Many parents of special ed students spoke eloquently of how lumping of the targeted funds — declared by some observers a violation of federal law — will lead to further decimation of special ed teachers and aides.

Validating the parents’ concerns, the CPS report cites lax standards and oversight of special ed referrals, evaluation and eligibility, and inconsistent practices. CPS spent $900 million last year, up from $791 million in 2010.

“Just in our special ed program, three or four positions will be lost,” said parent Donna Lechel, of Shields Middle School. “There will be larger class sizes. I have a special ed student, and this is his last year. Is he going to get the services he needs or end up repeating the eighth grade?”

Said parent Christine Palmieri, of Blaine Elementary, in tears: “At our school, a special ed teacher and two aides have been cut. My son has autism. The message from day one in kindergarten has been very clear. Children with special needs are not welcome in the Chicago Public Schools. Please move to reverse the reprehensible co-mingling of this budget, and release the 4 percent which we believe intended for litigation. Any litigation should not be borne on the backs of our schools and students, but rather, by this board.”

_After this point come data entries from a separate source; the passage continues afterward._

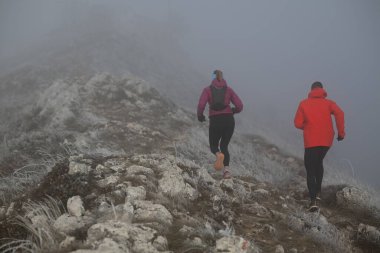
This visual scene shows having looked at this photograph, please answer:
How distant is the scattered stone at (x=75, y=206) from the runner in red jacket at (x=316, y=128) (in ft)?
12.5

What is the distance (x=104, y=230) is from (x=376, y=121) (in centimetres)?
5884

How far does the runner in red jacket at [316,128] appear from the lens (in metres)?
5.71

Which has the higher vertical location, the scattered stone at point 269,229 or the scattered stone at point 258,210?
the scattered stone at point 269,229

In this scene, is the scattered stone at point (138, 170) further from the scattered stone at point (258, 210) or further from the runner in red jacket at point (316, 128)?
the runner in red jacket at point (316, 128)

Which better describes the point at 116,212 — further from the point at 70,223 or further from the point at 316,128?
the point at 316,128

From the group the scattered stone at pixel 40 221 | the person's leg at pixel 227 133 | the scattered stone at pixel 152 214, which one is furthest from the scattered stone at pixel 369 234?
the scattered stone at pixel 40 221

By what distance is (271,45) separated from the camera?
8762 centimetres

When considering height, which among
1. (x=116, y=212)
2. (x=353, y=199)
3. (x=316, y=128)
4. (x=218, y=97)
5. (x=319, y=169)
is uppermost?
(x=218, y=97)

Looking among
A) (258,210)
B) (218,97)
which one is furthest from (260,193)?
(218,97)

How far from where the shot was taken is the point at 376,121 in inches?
2101

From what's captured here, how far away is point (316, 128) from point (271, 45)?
285ft

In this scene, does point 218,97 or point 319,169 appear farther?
point 218,97

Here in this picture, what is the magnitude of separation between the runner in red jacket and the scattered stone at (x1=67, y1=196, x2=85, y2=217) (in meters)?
3.80

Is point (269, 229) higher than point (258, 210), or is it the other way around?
point (269, 229)
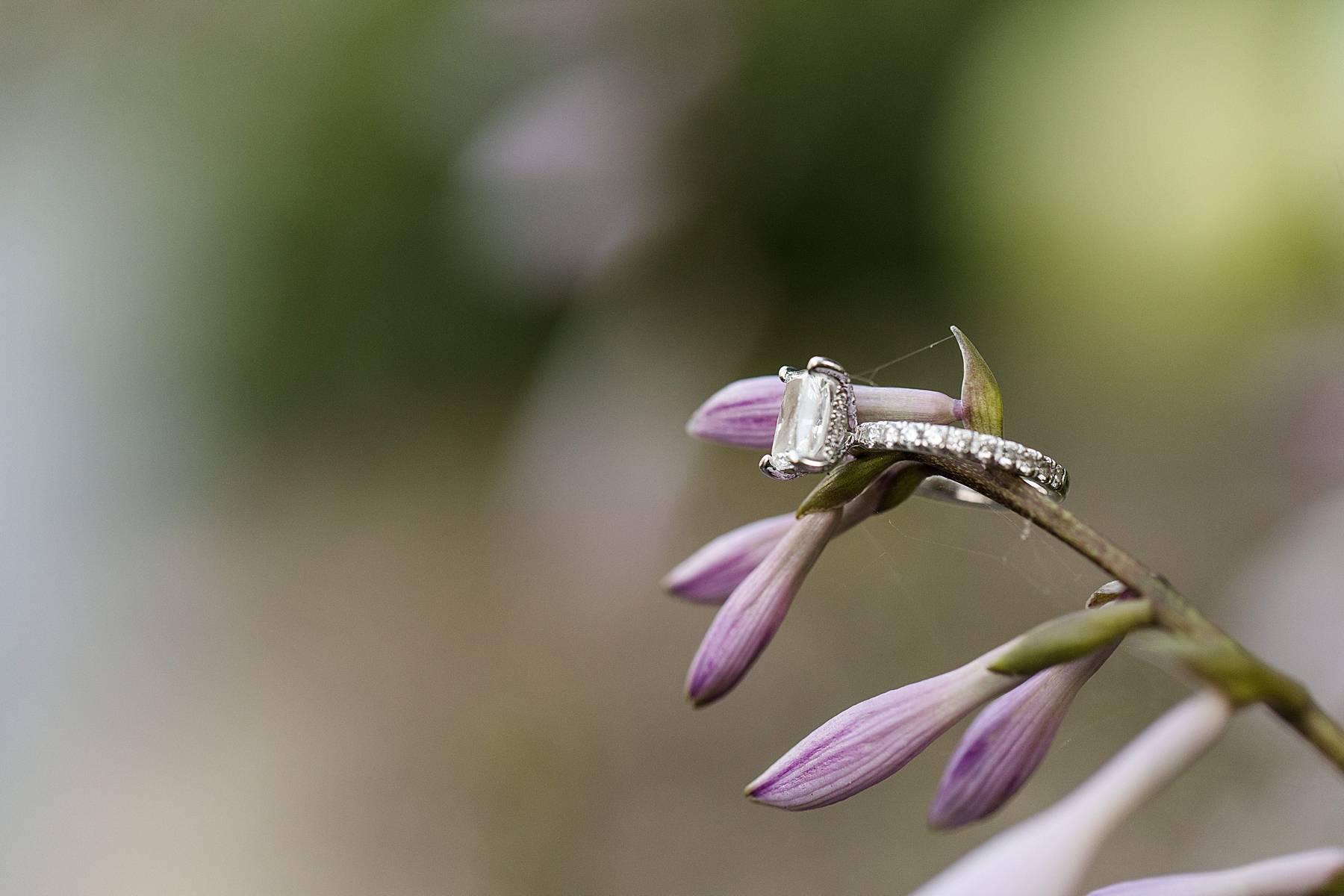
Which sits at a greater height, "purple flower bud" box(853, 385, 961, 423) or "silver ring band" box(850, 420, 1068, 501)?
"purple flower bud" box(853, 385, 961, 423)

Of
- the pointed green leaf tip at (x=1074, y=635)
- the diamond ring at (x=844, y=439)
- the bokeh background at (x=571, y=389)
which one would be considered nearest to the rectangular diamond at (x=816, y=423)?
the diamond ring at (x=844, y=439)

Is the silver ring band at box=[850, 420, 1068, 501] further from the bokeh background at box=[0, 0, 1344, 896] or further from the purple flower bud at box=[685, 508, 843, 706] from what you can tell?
the bokeh background at box=[0, 0, 1344, 896]

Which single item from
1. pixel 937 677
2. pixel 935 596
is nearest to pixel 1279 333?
pixel 935 596

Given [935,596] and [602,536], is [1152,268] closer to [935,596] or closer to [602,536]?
[935,596]

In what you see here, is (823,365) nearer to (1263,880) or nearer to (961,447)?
(961,447)

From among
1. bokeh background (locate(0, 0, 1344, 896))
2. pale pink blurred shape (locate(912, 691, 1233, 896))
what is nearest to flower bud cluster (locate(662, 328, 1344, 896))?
pale pink blurred shape (locate(912, 691, 1233, 896))

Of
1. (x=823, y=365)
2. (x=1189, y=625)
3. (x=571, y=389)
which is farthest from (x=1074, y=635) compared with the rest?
(x=571, y=389)

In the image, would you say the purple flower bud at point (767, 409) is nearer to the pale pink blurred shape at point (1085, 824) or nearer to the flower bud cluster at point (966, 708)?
the flower bud cluster at point (966, 708)
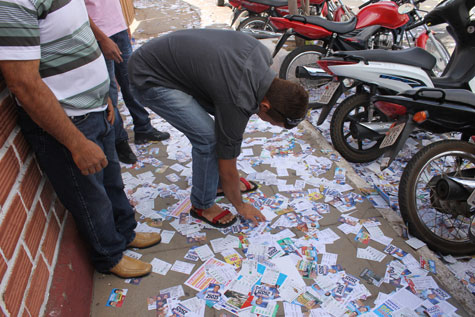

The Board on Wednesday approved a new construction trades program at Dunbar Vocational High. In closed session, it also approved a $250,000 retainer for the Jenner & Block law firm to represent the board in a lawsuit challenging Illinois’ discriminatory funding of public education; a 50-year lease to Cook County to operate a new public health clinic at the Hanson Park Fieldhouse, at $1 a year; and transfer of shuttered Pope Elementary to the Chicago Housing Authority for residential housing and administrative offices. Pope is the 14th of the 50 schools closed in 2013 to be sold or re-purposed.